O ministro ponderou que o documento encaminhado pelo Senado ao Supremo se limitou a aspectos “genéricos e abstratos” sobre o funcionamento das emendas, sem esclarecer, de forma documental, o caso concreto que motivou a apuração.
“Embora o Senado e o senador Carlos Viana tenham discorrido, de modo genérico e abstrato, sobre o trâmite regular das transferências de recursos classificados como RP2, deixaram de esclarecer, de forma objetiva e documental, como se deu concretamente o procedimento na situação específica apontada pelos deputados federais denunciantes”, escreveu Dino.
O ministro destacou que, entre 2019 e 2025, foram repassados mais de R$ 3,6 milhões à fundação — conforme revelou o Metrópoles na coluna de Tácio Lorran —, indicando que não se trata de um caso isolado, mas de repasses reiterados ao longo dos anos.

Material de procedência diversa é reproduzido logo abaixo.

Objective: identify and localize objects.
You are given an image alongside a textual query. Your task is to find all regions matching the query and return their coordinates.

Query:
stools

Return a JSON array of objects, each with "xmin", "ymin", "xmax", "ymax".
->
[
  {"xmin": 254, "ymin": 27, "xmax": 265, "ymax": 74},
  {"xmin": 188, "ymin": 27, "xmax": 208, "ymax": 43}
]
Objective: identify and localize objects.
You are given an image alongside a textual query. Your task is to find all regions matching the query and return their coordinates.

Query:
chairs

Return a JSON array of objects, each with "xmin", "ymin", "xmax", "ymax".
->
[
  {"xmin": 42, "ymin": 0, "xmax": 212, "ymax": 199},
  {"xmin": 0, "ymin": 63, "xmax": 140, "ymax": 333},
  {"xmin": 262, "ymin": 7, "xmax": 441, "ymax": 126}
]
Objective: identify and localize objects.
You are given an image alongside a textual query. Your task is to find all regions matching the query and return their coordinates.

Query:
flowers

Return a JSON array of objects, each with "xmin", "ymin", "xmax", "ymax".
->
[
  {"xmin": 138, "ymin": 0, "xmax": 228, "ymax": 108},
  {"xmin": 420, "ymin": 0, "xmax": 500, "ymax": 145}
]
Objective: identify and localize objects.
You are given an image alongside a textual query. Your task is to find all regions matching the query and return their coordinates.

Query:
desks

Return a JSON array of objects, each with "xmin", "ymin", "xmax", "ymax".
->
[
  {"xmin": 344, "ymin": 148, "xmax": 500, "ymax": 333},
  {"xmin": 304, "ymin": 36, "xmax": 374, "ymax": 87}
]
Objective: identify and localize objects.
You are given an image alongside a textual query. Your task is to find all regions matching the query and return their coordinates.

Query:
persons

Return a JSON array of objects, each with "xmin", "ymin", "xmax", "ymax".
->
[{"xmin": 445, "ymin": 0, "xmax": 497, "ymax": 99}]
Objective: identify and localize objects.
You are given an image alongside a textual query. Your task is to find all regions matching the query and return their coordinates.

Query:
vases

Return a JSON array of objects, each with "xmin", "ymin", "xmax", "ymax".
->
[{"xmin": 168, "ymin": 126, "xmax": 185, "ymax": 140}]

Na decisão, Dino afirmou que não é possível descartar o uso de emendas para ocultar a autoria dos repasses, mas destacou que a hipótese ainda depende de apuração, diante da falta de clareza sobre o destino dos recursos e os critérios para escolha da entidade beneficiada.
10 dias
Com a insuficiência de transparência e rastreabilidade das emendas, Dino determinou ao Ministério do Desenvolvimento Social e às prefeituras de Belo Horizonte (MG) e Capim Branco (MG) o envio de documentos sobre a destinação dos recursos.
O relator fixou prazo de 10 dias para que o ministério e as prefeituras apresentem informações detalhadas sobre a execução dos recursos e os critérios adotados.
Isso porque, segundo o senador, o repasse ocorreu na modalidade “fundo a fundo”, cabendo ao município a definição da entidade executora.